Split dataset into training and validation without applying training transform

codeknight11 · March 20, 2021, 12:29pm

I need to split the CIFAR10 dataset into training and validation set. The problem is that I wish to apply augmentations to training data. These are applied while loading the data. But if I split the data into validation set it also contains the augmentations which I obviously don’t want

train_transform = transforms.Compose([transforms.RandomRotation(10), 
                                       transforms.RandomHorizontalFlip(),
                                       transforms.ToTensor(),
                                       transforms.Normalize((0.5, 0.5, 0.5), (0.5, 0.5, 0.5))])

train_data = datasets.CIFAR10('data', train=True, download=True, transform=train_transform)

# Generate validation set - https://stackoverflow.com/a/51768651
train_size = int(len(train_data) * 0.8) # 80% training data
valid_size = len(train_data) - train_size # 20% validation data
train_data, valid_data = random_split(train_data, [train_size, valid_size])

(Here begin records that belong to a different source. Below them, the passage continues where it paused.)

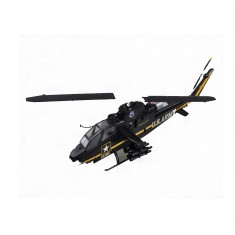 Modèle Réduit Hélicoptère : AH-1 Cobra - Bell AH-1F SKY SOLDIERS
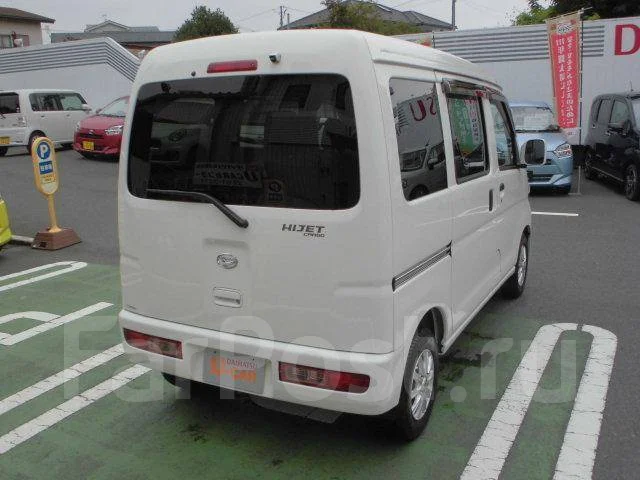 Daihatsu Hijet. �������, 4wd, 0.7 (64��.�.), ������, 44 000����. ��, �/�. ��� ����� �� ������������ ����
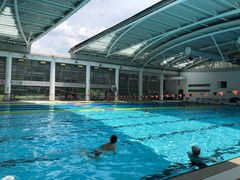 -同济大学四平路校区游泳馆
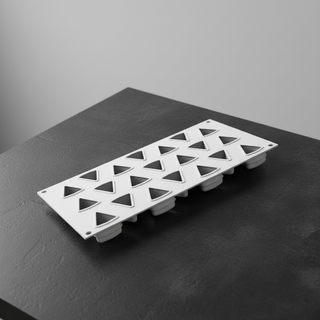 Stampo Silicone Silikomart Slice Xs 21 Cavità 14ml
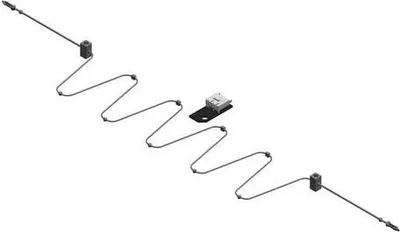 Produktbild von BOSCH Ersatzteil TTNR: 87144322000 Kodierstecker 2200
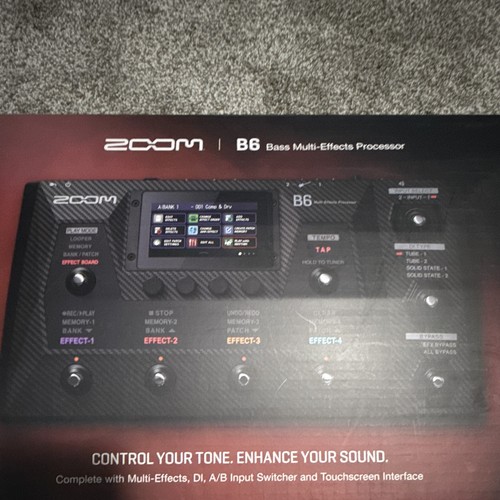 Zoom processore - b6, (mpn
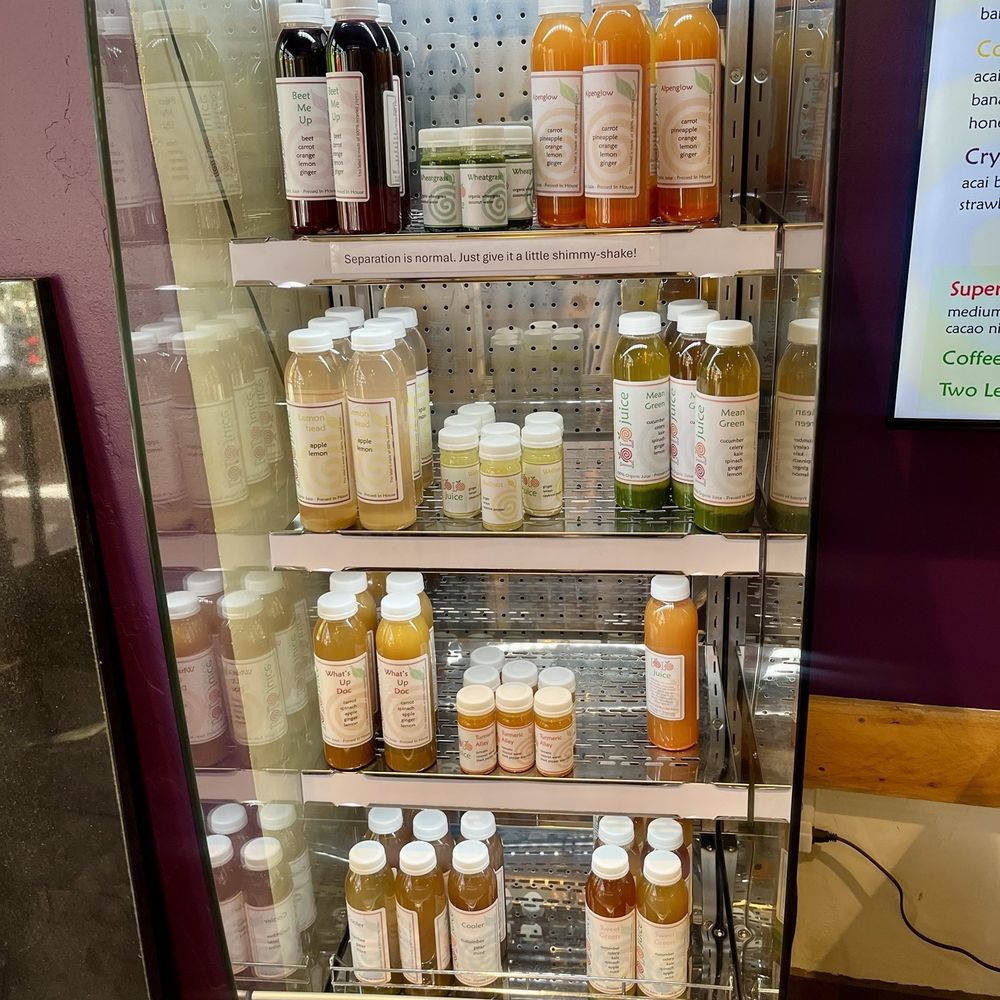 LoLo Juice - Pressed juice cooler - Juice Bars & Smoothies Near Me - Breckenridge, Colorado LoLo Juice - Pressed juice cooler - Juice Bars & Smoothies Near Me - Breckenridge, Colorado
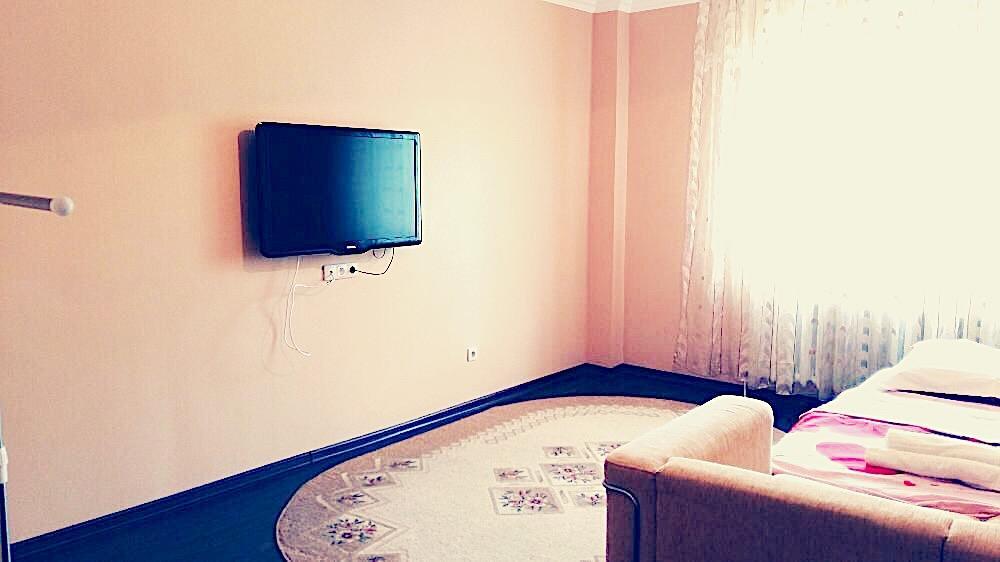 Apartment In Heart Of Astana Экстерьер фото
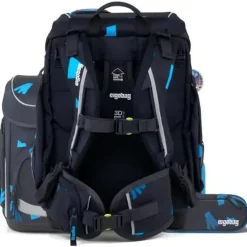 ergobag Cubo 5-tlg. VerfolgBärjagd blau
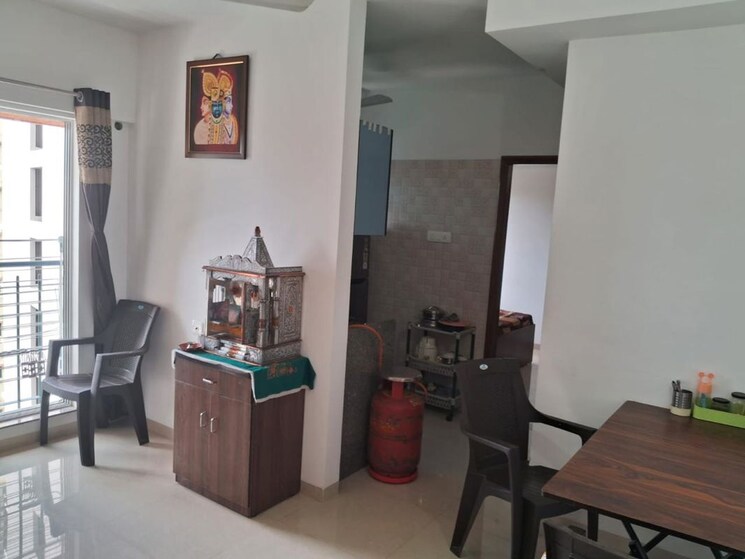Living Room, dimple-19-north 1 Bedroom 330 Sq.Ft. Apartment In Kandivali West Mumbai 9687295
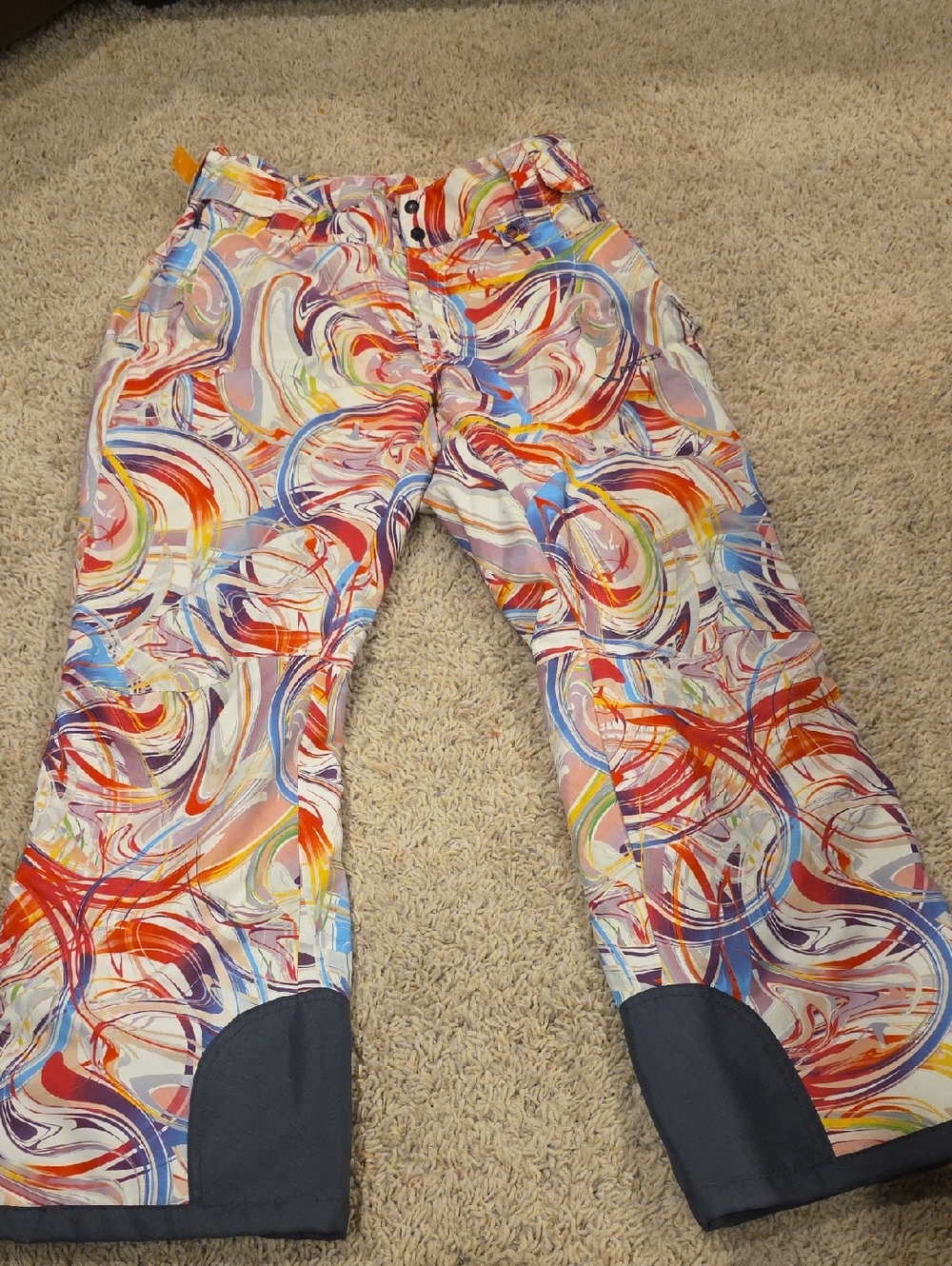 Arctix Womens Swirl Pants Sz Large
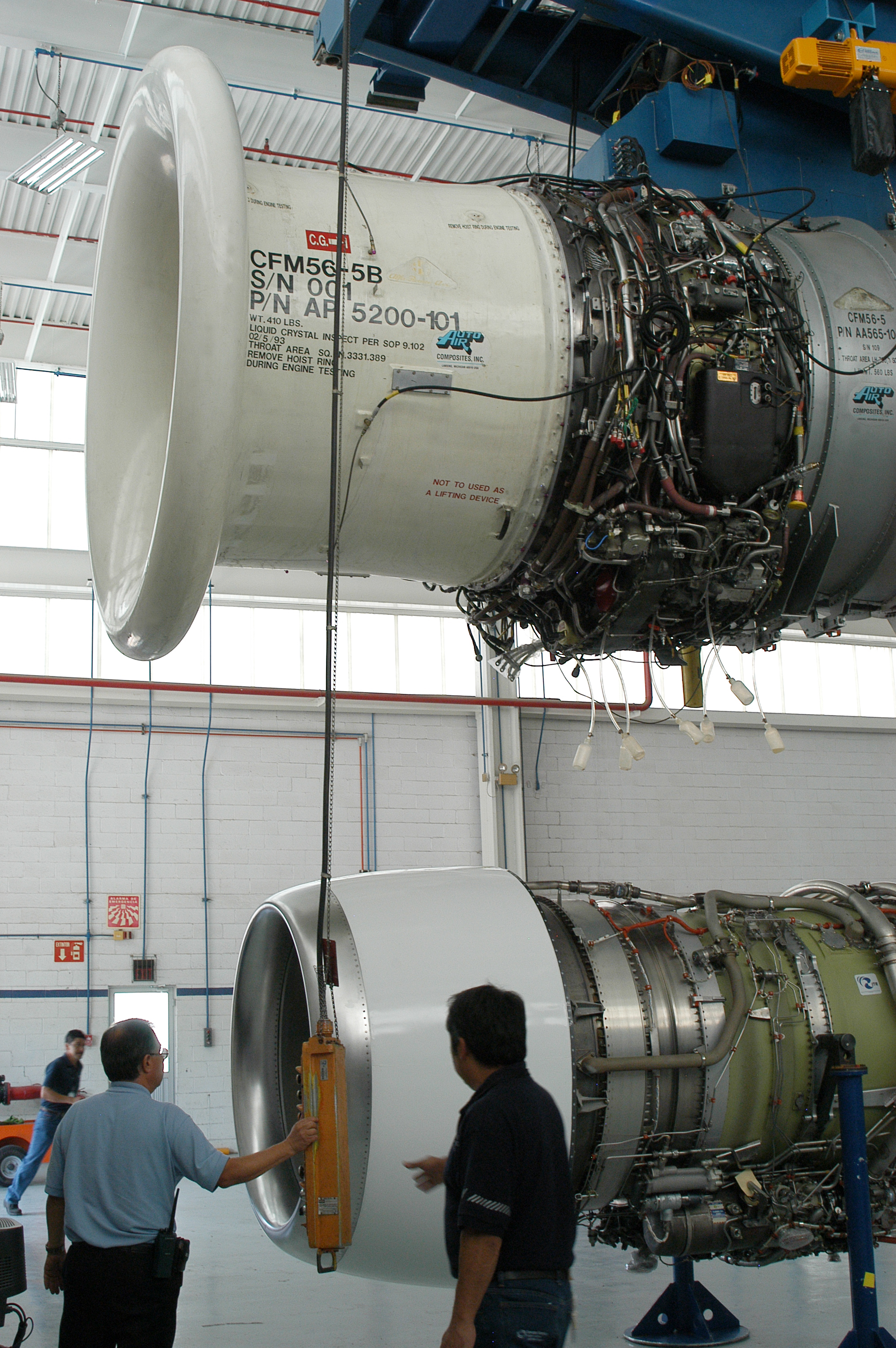 Industria Aeroespacial en México Industria Aeroespacial en México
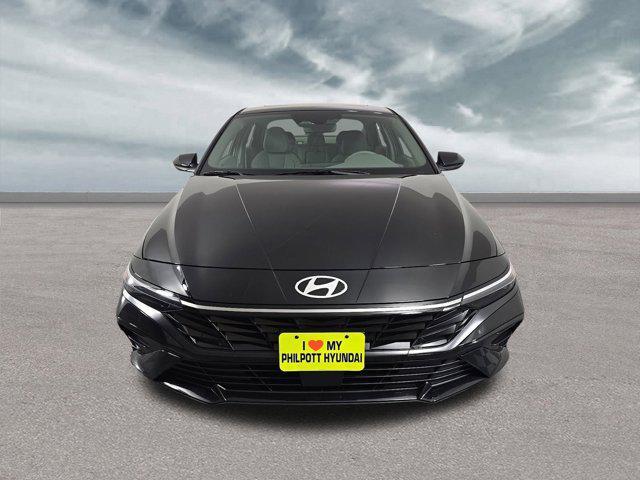 new 2024 Hyundai Elantra car, priced at $25,491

This snippet above applies augmentations to validation data (since it is just a part of the originally loaded data). Can I split the data before applying transforms?

ptrblck · March 21, 2021, 7:24am

You could create two different datasets (one for training and the other for validation) with different transformations. Afterwards you could sample the split indices and either use Subet of both datasets or a SubsetRandomSampler.

codeknight11 · March 21, 2021, 7:37am

Yes, but how do I split the dataset before loading the data?
I have to supply the transform while loading the CIFAR dataset.

ptrblck · March 21, 2021, 7:53am

Usually you would implement a dataset with lazy loading, so that the actual data samples are loading in each call into __getitem__, and thus creating multiple datasets would be cheap (as no data would be loaded in the __init__).
Since CIFAR10 is considered small (50000 samples in the train set * 3 channels * 32 height * 32 width ~= 150MB) it’s loaded directly in the __init__.
If you are concerned about wasting these 150MB, you could derive a custom dataset using CIFAR10 as the parent class and split the datasets internally.

AM.MO · April 3, 2022, 8:45am

what should I do, if I want to split only 500 for training and 500 for validation, I tried different ways, and still give me this error.

ValueError: Sum of input lengths does not equal the length of the input dataset!

ptrblck · April 3, 2022, 9:23pm

random_split expects to assign all samples of the dataset to the splits.
If you want to use a subset only, use torch.utils.data.Subset or a SubsetRandomSampler and pass the indices to them.